Предо мной был страдающий человек, брат по изгнанию, и, когда молчание сделалось более невозможным, а он все еще стоял у стола, наклонив голову и тяжело упершись в бумагу, так, что серое сукно рукавов наехало на пальцы, я сказал благодарно:

– Мне пора, а вас ждут. Я отнял у вас время, но счастлив, что узнал вас перед дальней дорогой.

Он поднял на меня темное от прилившей крови лицо в обрамлении темных волос и с темным же пламенем взгляда подошел, увлек меня за собой на узкую кушетку и заговорил, как с другом:

– Все мы в дороге, давно… можно и к ней привыкнуть. – Он не заметил, что тут же и поднялся, еще удерживая меня на месте. – Многие плывут в Америку, там Геккер – храбрый человек, да и не один он. Когда Европа задушила революцию, иные ее сыновья нашли себе спасенье за океаном. Что ж, попробуйте. – Он прощально разглядывал меня. – Видно, русскому на роду писано умереть за чужую свободу.

Глава шестая

Винтовое судно вполне заслуживало названия эмигрантского корабля: впрочем, редкое суденышко – под парусами или паровое – отправлялось из Портсмута без эмигрантского груза. Я уже говорил об ирландцах и немцах: в каюте на нашем судне затворничали еще двое молодых поляков, – они держались так, будто хранили при себе золотой скипетр польских королей, – были и француженки, стайка девиц, плывших навстречу всем опасностям своей презираемой профессии, которой и лица мужского пола занимаются успешно, и более всего в службе, в ползанье с одной чиновной ступени на другую, пока наконец мундир надворного советника не даст им относительную свободу и привилегию продавать себя одним генералам и вельможам. Француженки, во главе с добродушной толстой патронессой, брали морское путешествие, как передышку от забот и трудов и неутомимо сновали по всему суденышку, натыкаясь на брань матерей семейств и притворно-презрительные взгляды отцов этих же семейств. По-французски знали только мы с Надей и шкипер, суровый пуританин, и вся нежность парижанок обратилась на Надю; после невольного замешательства она открыла в них добрых людей, с живым умом и чистой совестью, при всей нечистоте ремесла.

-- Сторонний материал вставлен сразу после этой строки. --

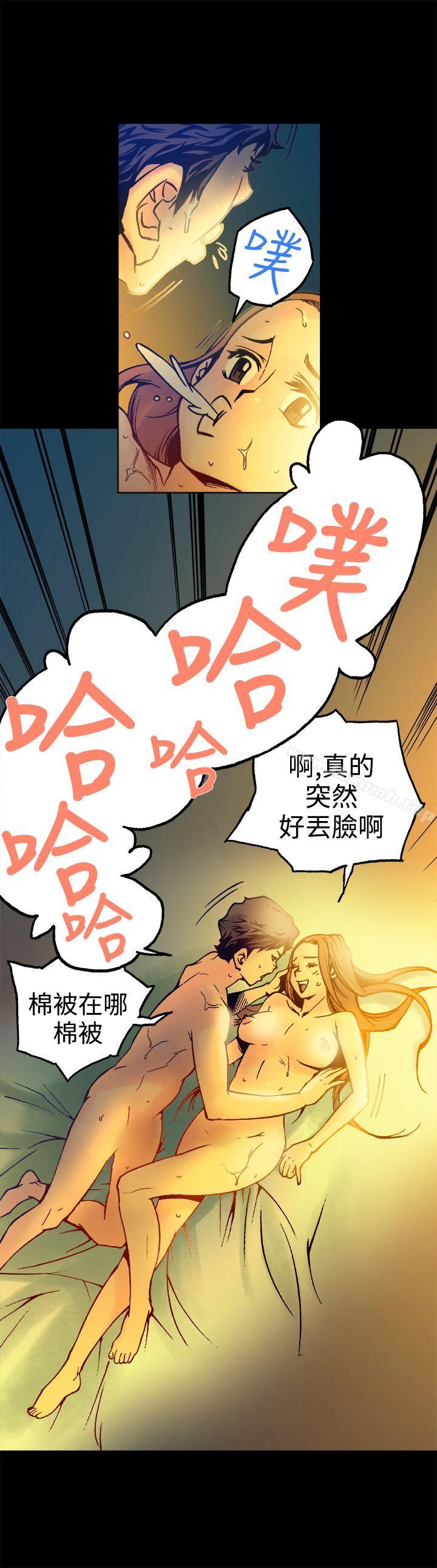 《曖昧(完結)》漫画 第16話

Мы не сразу увидели Нью-Йорк. Прежде нью-йоркским ботом от нас свезли чистую публику, американских граждан, а нас усталая до хрипов машина повлекла дальше, на оконечность острова Манхэттен – туда, где сливаются воды Гудзона и Ист-Ривер, к мрачному строению с громким именем Кестль-Гарден. Некогда здесь зеленел луг, уставленный ветряными мельницами; едва всхолмленная земля, где днем неторопливо двигались овцы, а вечерами прогуливались усталые нью-йоркские работники. Затем на месте мельниц вырос угрюмый, с обширным подворьем, военный форт. Но никто не угрожал Манхэттену, и однажды отцы города решили сделать здесь музыкальный зал, оживить старые камни божественными голосами Гризи и Марио; однако музыке оказалось здесь неуютно, концерты перенесли ближе к Пятой авеню, а в Кестль-Гарден сделали эмигрантское депо. Случилось это за год до нашего прибытия, но и за один год громадный зал Кестль-Гарден, казарменные помещения, коридоры и галереи, стены форта и самый его воздух прониклись запахом нужды и эмигрантских котомок.

Никто не ждал нас здесь, зал родственных свиданий был нам не нужен. Я стоял один, – Надя ушла с француженками на переговоры с эмигрантскими комиссионерами, – разглядывал таблички, на которых названы ремесла, приглашая иммигрантов разделиться по труду: механики, типографские рабочие, лесорубы, каменщики, плотники, кучера, каретники, слуги… Таблички, писанные на трех языках и прибитые над дверями, повлекли меня по оживленному аванзалу, где люди решали, в какую дверь войти; быть может, они знали несколько ремесел и не торопились выбирать, а может статься, их, как и меня, удерживало отсутствие ремесла. Сердце мое ударилось тревожно. Вот он, первый урок, преподнесенный мне Новым Светом! Напрасно искать здесь таблички с надписями: дворяне, князья, господа, полковники, помещики. Гудящий зал, дубовые, полированные тысячами ладоней двери взывали к труду, к земному поприщу человека, к его высшему назначению. Кто ты таков под небесами? Какие произведения, полезные многим, могут выйти из твоих рук? Сумеешь ли ты испечь хлеб, сложить стену, срубить дом, выковать подковку, сплести канат, сшить костюм или разделать тушу, чтобы накормить людей? Какому ты делу обучен?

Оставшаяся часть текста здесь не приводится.